◆ PROBLEM DESCRIPTION ◆
In full and without change, return each entry.

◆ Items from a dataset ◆
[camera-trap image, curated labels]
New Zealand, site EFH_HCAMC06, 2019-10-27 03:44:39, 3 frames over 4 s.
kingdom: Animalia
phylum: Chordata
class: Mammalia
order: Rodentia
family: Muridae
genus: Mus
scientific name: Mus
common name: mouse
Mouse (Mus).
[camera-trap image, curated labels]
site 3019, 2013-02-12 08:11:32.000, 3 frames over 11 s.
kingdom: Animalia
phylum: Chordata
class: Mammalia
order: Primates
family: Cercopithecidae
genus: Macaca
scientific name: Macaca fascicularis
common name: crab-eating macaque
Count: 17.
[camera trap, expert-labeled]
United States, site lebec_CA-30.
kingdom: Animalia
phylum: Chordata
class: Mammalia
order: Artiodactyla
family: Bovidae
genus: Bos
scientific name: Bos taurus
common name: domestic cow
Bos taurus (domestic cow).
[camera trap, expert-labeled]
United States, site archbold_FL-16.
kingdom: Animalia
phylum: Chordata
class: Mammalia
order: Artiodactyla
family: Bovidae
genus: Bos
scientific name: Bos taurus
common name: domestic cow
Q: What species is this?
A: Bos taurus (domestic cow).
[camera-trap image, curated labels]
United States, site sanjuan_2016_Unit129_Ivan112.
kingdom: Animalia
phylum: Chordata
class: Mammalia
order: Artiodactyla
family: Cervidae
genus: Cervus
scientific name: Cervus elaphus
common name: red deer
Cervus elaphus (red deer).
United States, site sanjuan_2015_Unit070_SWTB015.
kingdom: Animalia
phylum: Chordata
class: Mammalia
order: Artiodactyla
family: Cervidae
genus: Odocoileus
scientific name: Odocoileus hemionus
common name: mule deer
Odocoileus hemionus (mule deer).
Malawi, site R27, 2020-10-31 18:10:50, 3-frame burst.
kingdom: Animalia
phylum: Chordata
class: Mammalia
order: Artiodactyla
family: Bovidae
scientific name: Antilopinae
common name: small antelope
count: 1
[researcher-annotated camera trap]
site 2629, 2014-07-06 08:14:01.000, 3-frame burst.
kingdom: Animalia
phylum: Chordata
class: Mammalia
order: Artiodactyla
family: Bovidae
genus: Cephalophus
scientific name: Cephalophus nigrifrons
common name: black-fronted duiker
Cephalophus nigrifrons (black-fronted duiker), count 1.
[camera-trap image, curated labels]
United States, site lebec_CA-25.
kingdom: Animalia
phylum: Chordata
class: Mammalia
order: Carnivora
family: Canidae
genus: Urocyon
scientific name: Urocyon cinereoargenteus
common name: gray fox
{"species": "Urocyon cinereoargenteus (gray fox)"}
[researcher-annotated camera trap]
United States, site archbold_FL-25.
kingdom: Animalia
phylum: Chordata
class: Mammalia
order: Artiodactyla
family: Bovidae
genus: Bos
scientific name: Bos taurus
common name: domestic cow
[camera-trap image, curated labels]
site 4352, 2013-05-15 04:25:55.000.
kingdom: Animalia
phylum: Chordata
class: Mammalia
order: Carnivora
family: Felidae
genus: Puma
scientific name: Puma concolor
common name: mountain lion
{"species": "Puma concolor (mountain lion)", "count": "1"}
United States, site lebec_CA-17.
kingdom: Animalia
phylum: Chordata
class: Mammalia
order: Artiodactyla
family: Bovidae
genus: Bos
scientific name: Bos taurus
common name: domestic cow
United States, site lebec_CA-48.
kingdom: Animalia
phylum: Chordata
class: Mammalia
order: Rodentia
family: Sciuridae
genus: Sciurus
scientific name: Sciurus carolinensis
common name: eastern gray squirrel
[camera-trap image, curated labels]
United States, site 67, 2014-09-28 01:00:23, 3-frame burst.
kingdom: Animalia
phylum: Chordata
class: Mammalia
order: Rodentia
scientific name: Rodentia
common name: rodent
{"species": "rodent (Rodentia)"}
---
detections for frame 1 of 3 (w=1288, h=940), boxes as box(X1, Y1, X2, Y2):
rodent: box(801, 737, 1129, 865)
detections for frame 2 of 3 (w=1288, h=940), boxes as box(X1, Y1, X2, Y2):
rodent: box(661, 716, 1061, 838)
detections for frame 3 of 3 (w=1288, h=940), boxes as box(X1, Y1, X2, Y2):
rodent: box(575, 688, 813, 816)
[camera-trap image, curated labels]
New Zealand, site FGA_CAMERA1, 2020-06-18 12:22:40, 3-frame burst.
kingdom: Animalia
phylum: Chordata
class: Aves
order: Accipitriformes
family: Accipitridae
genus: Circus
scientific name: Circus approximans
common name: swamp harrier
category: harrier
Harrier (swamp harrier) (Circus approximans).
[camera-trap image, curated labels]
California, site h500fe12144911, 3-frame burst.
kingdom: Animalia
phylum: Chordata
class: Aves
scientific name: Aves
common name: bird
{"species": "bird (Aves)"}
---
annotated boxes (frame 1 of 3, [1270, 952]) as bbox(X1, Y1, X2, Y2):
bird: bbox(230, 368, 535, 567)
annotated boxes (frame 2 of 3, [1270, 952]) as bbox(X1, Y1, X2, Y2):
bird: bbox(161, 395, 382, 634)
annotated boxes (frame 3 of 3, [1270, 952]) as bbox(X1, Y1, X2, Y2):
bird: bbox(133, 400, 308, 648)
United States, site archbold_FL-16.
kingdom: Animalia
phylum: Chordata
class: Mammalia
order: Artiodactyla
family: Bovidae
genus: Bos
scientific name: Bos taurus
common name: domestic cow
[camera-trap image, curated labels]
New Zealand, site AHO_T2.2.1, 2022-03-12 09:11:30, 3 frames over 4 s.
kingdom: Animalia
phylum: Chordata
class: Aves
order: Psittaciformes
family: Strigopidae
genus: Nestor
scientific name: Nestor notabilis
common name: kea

◆ ANSWER TO THE PROBLEM ◆
[camera-trap image, curated labels]
New Zealand, site EFH_HCAMC06, 2019-10-27 03:44:39, 3 frames over 4 s.
kingdom: Animalia
phylum: Chordata
class: Mammalia
order: Rodentia
family: Muridae
genus: Mus
scientific name: Mus
common name: mouse
Mouse (Mus).
[camera-trap image, curated labels]
site 3019, 2013-02-12 08:11:32.000, 3 frames over 11 s.
kingdom: Animalia
phylum: Chordata
class: Mammalia
order: Primates
family: Cercopithecidae
genus: Macaca
scientific name: Macaca fascicularis
common name: crab-eating macaque
Count: 17.
[camera trap, expert-labeled]
United States, site lebec_CA-30.
kingdom: Animalia
phylum: Chordata
class: Mammalia
order: Artiodactyla
family: Bovidae
genus: Bos
scientific name: Bos taurus
common name: domestic cow
Bos taurus (domestic cow).
[camera trap, expert-labeled]
United States, site archbold_FL-16.
kingdom: Animalia
phylum: Chordata
class: Mammalia
order: Artiodactyla
family: Bovidae
genus: Bos
scientific name: Bos taurus
common name: domestic cow
Q: What species is this?
A: Bos taurus (domestic cow).
[camera-trap image, curated labels]
United States, site sanjuan_2016_Unit129_Ivan112.
kingdom: Animalia
phylum: Chordata
class: Mammalia
order: Artiodactyla
family: Cervidae
genus: Cervus
scientific name: Cervus elaphus
common name: red deer
Cervus elaphus (red deer).
United States, site sanjuan_2015_Unit070_SWTB015.
kingdom: Animalia
phylum: Chordata
class: Mammalia
order: Artiodactyla
family: Cervidae
genus: Odocoileus
scientific name: Odocoileus hemionus
common name: mule deer
Odocoileus hemionus (mule deer).
Malawi, site R27, 2020-10-31 18:10:50, 3-frame burst.
kingdom: Animalia
phylum: Chordata
class: Mammalia
order: Artiodactyla
family: Bovidae
scientific name: Antilopinae
common name: small antelope
count: 1
[researcher-annotated camera trap]
site 2629, 2014-07-06 08:14:01.000, 3-frame burst.
kingdom: Animalia
phylum: Chordata
class: Mammalia
order: Artiodactyla
family: Bovidae
genus: Cephalophus
scientific name: Cephalophus nigrifrons
common name: black-fronted duiker
Cephalophus nigrifrons (black-fronted duiker), count 1.
[camera-trap image, curated labels]
United States, site lebec_CA-25.
kingdom: Animalia
phylum: Chordata
class: Mammalia
order: Carnivora
family: Canidae
genus: Urocyon
scientific name: Urocyon cinereoargenteus
common name: gray fox
{"species": "Urocyon cinereoargenteus (gray fox)"}
[researcher-annotated camera trap]
United States, site archbold_FL-25.
kingdom: Animalia
phylum: Chordata
class: Mammalia
order: Artiodactyla
family: Bovidae
genus: Bos
scientific name: Bos taurus
common name: domestic cow
[camera-trap image, curated labels]
site 4352, 2013-05-15 04:25:55.000.
kingdom: Animalia
phylum: Chordata
class: Mammalia
order: Carnivora
family: Felidae
genus: Puma
scientific name: Puma concolor
common name: mountain lion
{"species": "Puma concolor (mountain lion)", "count": "1"}
United States, site lebec_CA-17.
kingdom: Animalia
phylum: Chordata
class: Mammalia
order: Artiodactyla
family: Bovidae
genus: Bos
scientific name: Bos taurus
common name: domestic cow
United States, site lebec_CA-48.
kingdom: Animalia
phylum: Chordata
class: Mammalia
order: Rodentia
family: Sciuridae
genus: Sciurus
scientific name: Sciurus carolinensis
common name: eastern gray squirrel
[camera-trap image, curated labels]
United States, site 67, 2014-09-28 01:00:23, 3-frame burst.
kingdom: Animalia
phylum: Chordata
class: Mammalia
order: Rodentia
scientific name: Rodentia
common name: rodent
{"species": "rodent (Rodentia)"}
---
detections for frame 1 of 3 (w=1288, h=940), boxes as box(X1, Y1, X2, Y2):
rodent: box(801, 737, 1129, 865)
detections for frame 2 of 3 (w=1288, h=940), boxes as box(X1, Y1, X2, Y2):
rodent: box(661, 716, 1061, 838)
detections for frame 3 of 3 (w=1288, h=940), boxes as box(X1, Y1, X2, Y2):
rodent: box(575, 688, 813, 816)
[camera-trap image, curated labels]
New Zealand, site FGA_CAMERA1, 2020-06-18 12:22:40, 3-frame burst.
kingdom: Animalia
phylum: Chordata
class: Aves
order: Accipitriformes
family: Accipitridae
genus: Circus
scientific name: Circus approximans
common name: swamp harrier
category: harrier
Harrier (swamp harrier) (Circus approximans).
[camera-trap image, curated labels]
California, site h500fe12144911, 3-frame burst.
kingdom: Animalia
phylum: Chordata
class: Aves
scientific name: Aves
common name: bird
{"species": "bird (Aves)"}
---
annotated boxes (frame 1 of 3, [1270, 952]) as bbox(X1, Y1, X2, Y2):
bird: bbox(230, 368, 535, 567)
annotated boxes (frame 2 of 3, [1270, 952]) as bbox(X1, Y1, X2, Y2):
bird: bbox(161, 395, 382, 634)
annotated boxes (frame 3 of 3, [1270, 952]) as bbox(X1, Y1, X2, Y2):
bird: bbox(133, 400, 308, 648)
United States, site archbold_FL-16.
kingdom: Animalia
phylum: Chordata
class: Mammalia
order: Artiodactyla
family: Bovidae
genus: Bos
scientific name: Bos taurus
common name: domestic cow
[camera-trap image, curated labels]
New Zealand, site AHO_T2.2.1, 2022-03-12 09:11:30, 3 frames over 4 s.
kingdom: Animalia
phylum: Chordata
class: Aves
order: Psittaciformes
family: Strigopidae
genus: Nestor
scientific name: Nestor notabilis
common name: kea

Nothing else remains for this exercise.